Answer these questions from the excerpt on preprocessing gene expression data:
1. What share of genes with maximum variance is selected from each processed matrix?
2. Which preprocessing method shows the best phenotype-wise clustering of samples?
3. On which dataset does quantile normalization perform well?

### Document excerpt:

----

Results and Discussion

Visualizing data after PCA transformation

We preprocess the raw gene expression matrices with each of the four methods – mean scaling, z-score normalization, quantile normalization and GFS. For each method, we select the top 15% genes with maximum variance in the processed matrix, as these are most likely to be the genes contributing to interesting variation. We then reduce the processed matrix to include only these high variance genes, and apply PCA transformation on the reduced matrix. A scatter plot of the coordinates corresponding to the first two principal components (PC1 and PC2) of each sample is visualized. A good preprocessing method is expected to show a clear clustering of samples of the same phenotype, and separation between samples of different phenotypes. Moreover, the quality of clustering would ideally not be adversely affected by the presence of samples from multiple batches in the data. Observations: While in the Leukemia, DMD, and childhood ALL datasets, samples from different batches are clearly separated, GFS (Fig. 5) shows the best phenotype-wise clustering of samples among all preprocessing techniques. Mean scaling (Fig. 2) does not perform well on any of the datasets, and in some cases, obscures the separation seen even in raw gene expression (Fig. 1). This degredation in peformance is in line with previous findings [2]. Z-score normalization shows good performance on DMD and Leukemia (Fig. 3) datasets, and quantile normalization performs well only on the DMD dataset (Fig. 4).

----

(Collection entries)
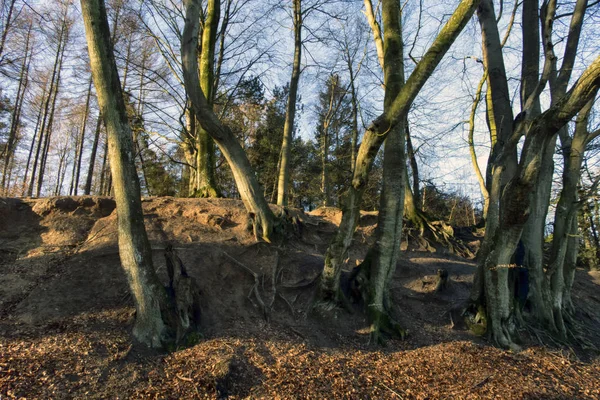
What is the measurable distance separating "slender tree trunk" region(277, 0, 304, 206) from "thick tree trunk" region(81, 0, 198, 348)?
5830mm

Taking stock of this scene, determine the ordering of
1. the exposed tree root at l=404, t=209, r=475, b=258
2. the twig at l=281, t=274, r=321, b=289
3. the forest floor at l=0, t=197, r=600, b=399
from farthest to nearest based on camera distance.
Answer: the exposed tree root at l=404, t=209, r=475, b=258 → the twig at l=281, t=274, r=321, b=289 → the forest floor at l=0, t=197, r=600, b=399

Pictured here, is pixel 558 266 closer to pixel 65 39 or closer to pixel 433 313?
pixel 433 313

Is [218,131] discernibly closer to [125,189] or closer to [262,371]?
[125,189]

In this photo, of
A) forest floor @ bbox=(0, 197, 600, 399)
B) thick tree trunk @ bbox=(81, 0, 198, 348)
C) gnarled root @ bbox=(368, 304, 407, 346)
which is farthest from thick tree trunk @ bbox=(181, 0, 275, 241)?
gnarled root @ bbox=(368, 304, 407, 346)

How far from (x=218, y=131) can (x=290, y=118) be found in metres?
4.63

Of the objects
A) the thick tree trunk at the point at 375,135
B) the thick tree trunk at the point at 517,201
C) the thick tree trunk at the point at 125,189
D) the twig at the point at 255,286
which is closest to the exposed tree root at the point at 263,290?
the twig at the point at 255,286

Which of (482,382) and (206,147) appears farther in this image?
(206,147)

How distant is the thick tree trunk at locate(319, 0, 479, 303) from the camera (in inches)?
203

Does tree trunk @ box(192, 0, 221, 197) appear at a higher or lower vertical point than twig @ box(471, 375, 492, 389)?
higher

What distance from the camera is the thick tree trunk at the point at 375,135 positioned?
5152mm

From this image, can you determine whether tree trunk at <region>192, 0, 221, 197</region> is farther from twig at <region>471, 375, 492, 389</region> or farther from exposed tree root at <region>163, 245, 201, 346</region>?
twig at <region>471, 375, 492, 389</region>

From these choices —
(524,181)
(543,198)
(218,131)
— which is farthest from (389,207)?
(218,131)

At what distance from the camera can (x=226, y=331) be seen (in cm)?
536

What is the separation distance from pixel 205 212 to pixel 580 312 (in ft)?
30.8
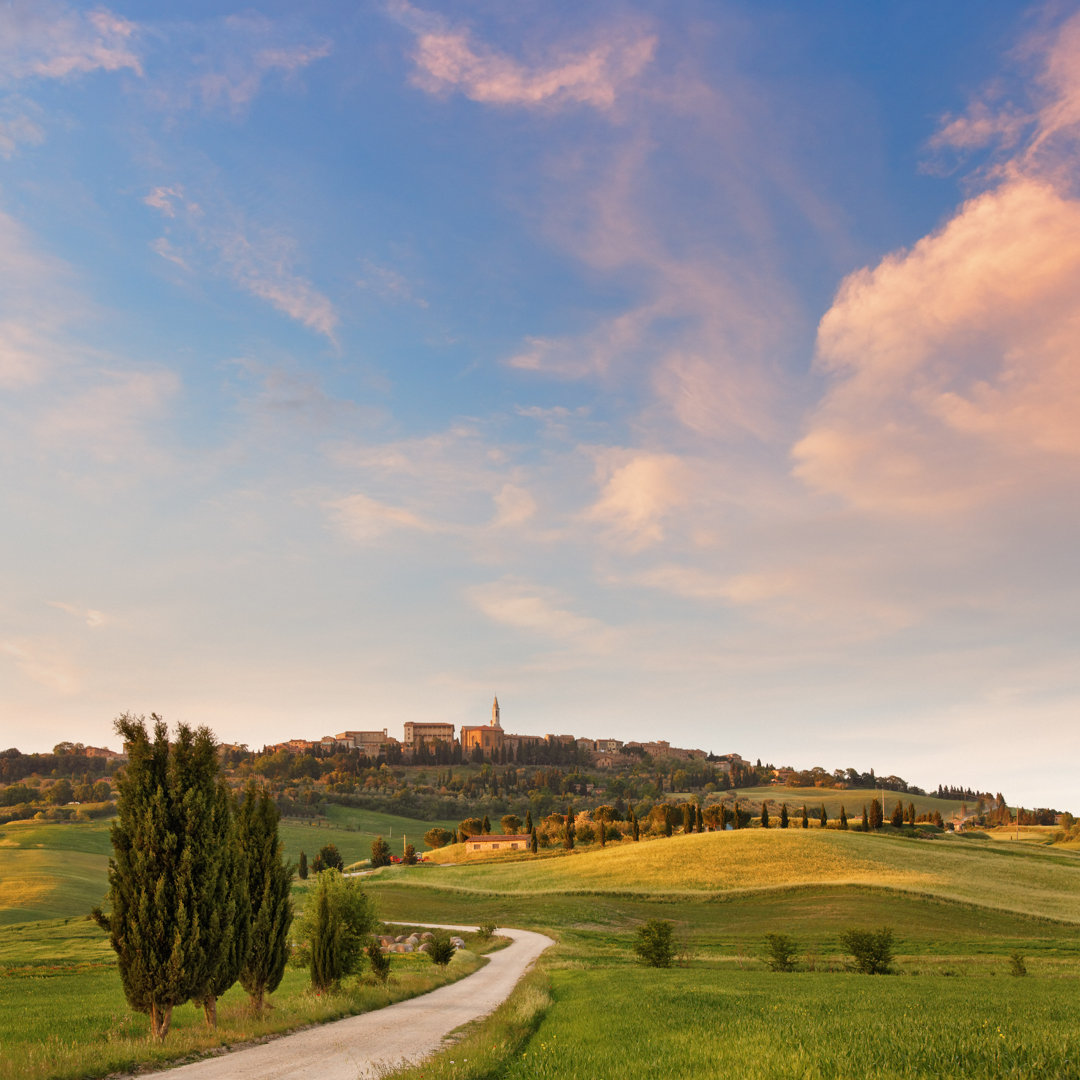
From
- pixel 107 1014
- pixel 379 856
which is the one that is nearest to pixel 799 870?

----

### Answer section:
1. The top 15%.
2. GFS.
3. Only the DMD dataset.